Si diploma all'Istituto Statale d'Arte di Oristano per poi trasferirsi a Milano dove si specializza in fotografia e grafica pubblicitaria all'Accademia di Belle Arti. Nel suo percorso di crescita è fondamentale l'incontro con Mario Cresci, suo docente di fotografia, col quale si dedica alla fotografia artistica in bianco e nero. Approda poi a Firenze, per approfondire gli studi di grafica e fotografia iniziati nel capoluogo lombardo. Dopo queste esperienze nella penisola, decide di tornare in Sardegna dove il suo sguardo autentico e introspettivo si sofferma sul passato della sua terra, fatto di volti, rovine e tradizioni. Sull'isola ha iniziato a partecipare a mostre collettive a tema e non. Affascinata dal mondo dello spettacolo si dedica alla fotografia di concerti jazz, partecipa al seminario fotografia jazz presso il Nuoro Jazz Festival, col fotografo Pino Ninfa e vince la borsa di studio. Attualmente continua la sua ricerca artistica sperimentando sempre nuovi temi, dove finzione e realtà si fondono insieme.




Valeria Murgia
Paranza Ammiscata

Paranza Ammiscata è un progetto coreutico-musicale che nasce nel 2007 a Bologna. Qui si vengono a incontrare le molteplici esperienze degli attuali membri del gruppo: un incontro di culture, tradizioni, abitudini e luoghi differenti, uniti da un'esigenza condivisa di raccontare e trasmettere queste diverse esperienze attraverso un linguaggio comune, quale è la musica. Tale spirito è rappresentato pienamente dal nome stesso del gruppo: infatti, in Campania, il termine 'paranza', oltre ad indicare il fritto misto, designa anche i gruppi di cantori che si dedicano al Culto delle Madonne dell'area circumvesuviana. Quindi Paranza come gruppo misto di cantori, Ammiscata in quanto ogni membro proviene da un luogo diverso dell'Italia:
- Alberto Mammollino, percussionista e voce (Puglia – Daunia)
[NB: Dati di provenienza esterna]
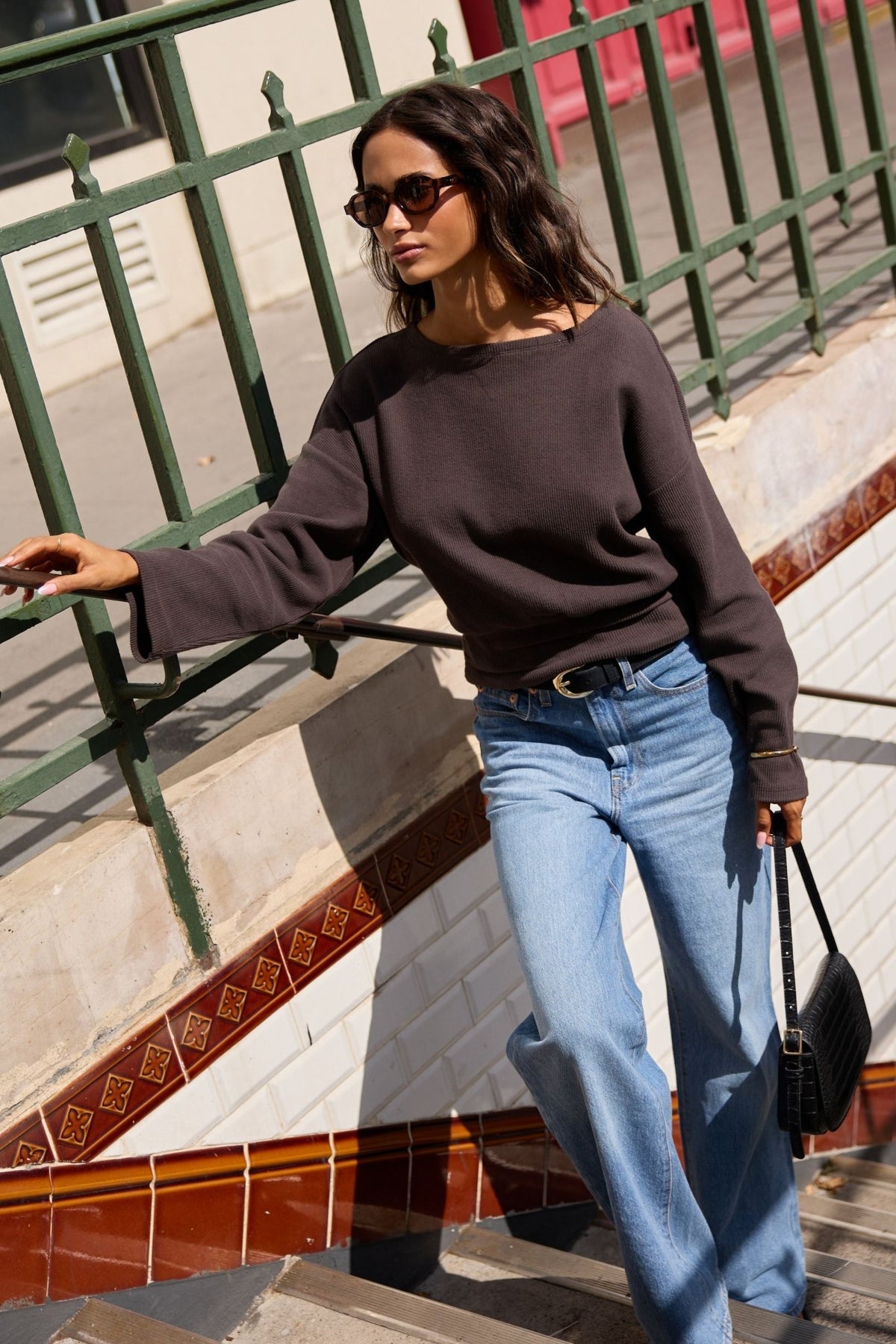 Boatneck Sweater Organic Cotton - Chocolate Brown Rib - Narah Soleigh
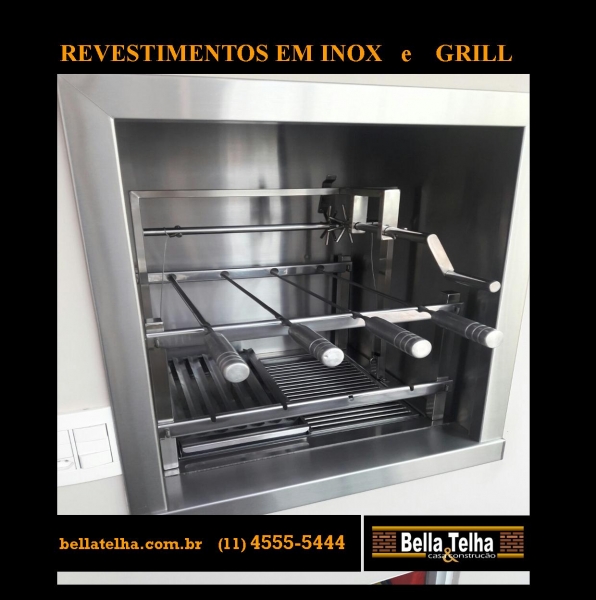 revestimento em inox, revestimento para churrasqueira, grill para churrasqueira, churrasqueira, grelha, motor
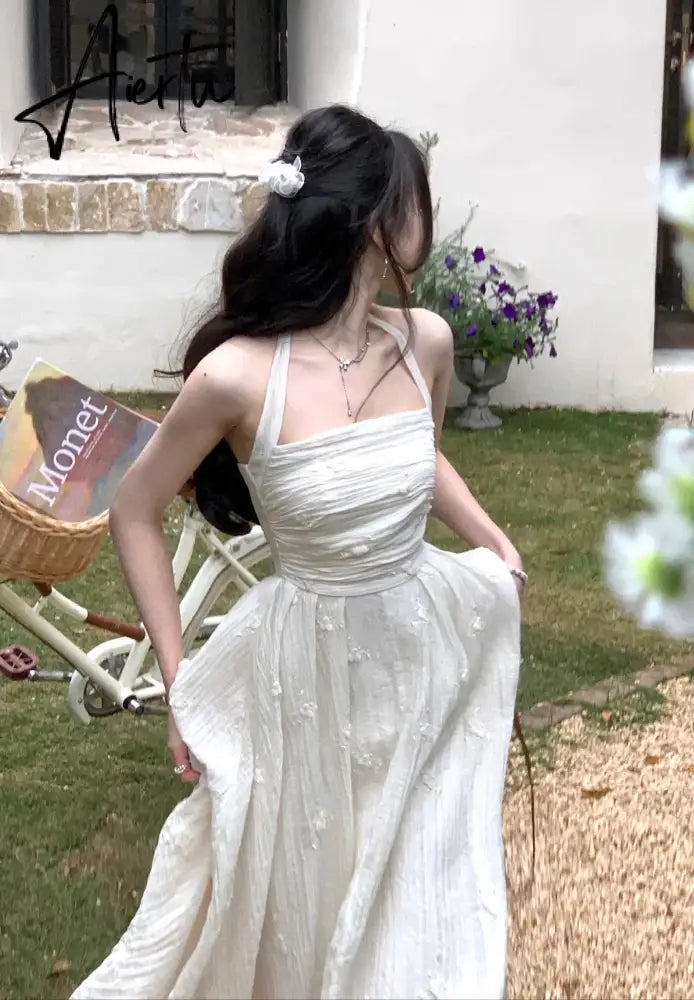 Aiertu Women Elegant Evening Party Midi Dress Summer 2024 New Fashion Princess Embroider Vestidos Female Korean Design Slim Clothes Aiertu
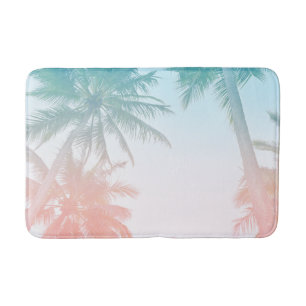 Beachy Vintage Sunset Palm Trees Bath Mat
- Gianluca Carta, polistrumentista (Sardegna – Barbagia)
- Alberto Fiorito, chitarra, oud, mandolino, voce (Puglia – Salento)
- Francesco Crudo, organetto, flauto, idiofoni (Calabria centrale)
- Andrea Lo Vato, violino (Sicilia)
- Lucia Crescenzi, voce e danza (Puglia – Daunia)
- Eleonora Baldassarri, danza (Emilia Romagna)
- Paola Perrone, danza (Calabria)
Il repertorio eseguito attraversa diverse forme coreutico-musicali tipiche del Sud Italia come pizziche, tammurriate, tarantelle calabresi e del gargano, rielaborate ed interpretate attraverso un'ottica più ampia, ovvero con uno sguardo volto a comprendere le variegate espressioni musicali mediterranee.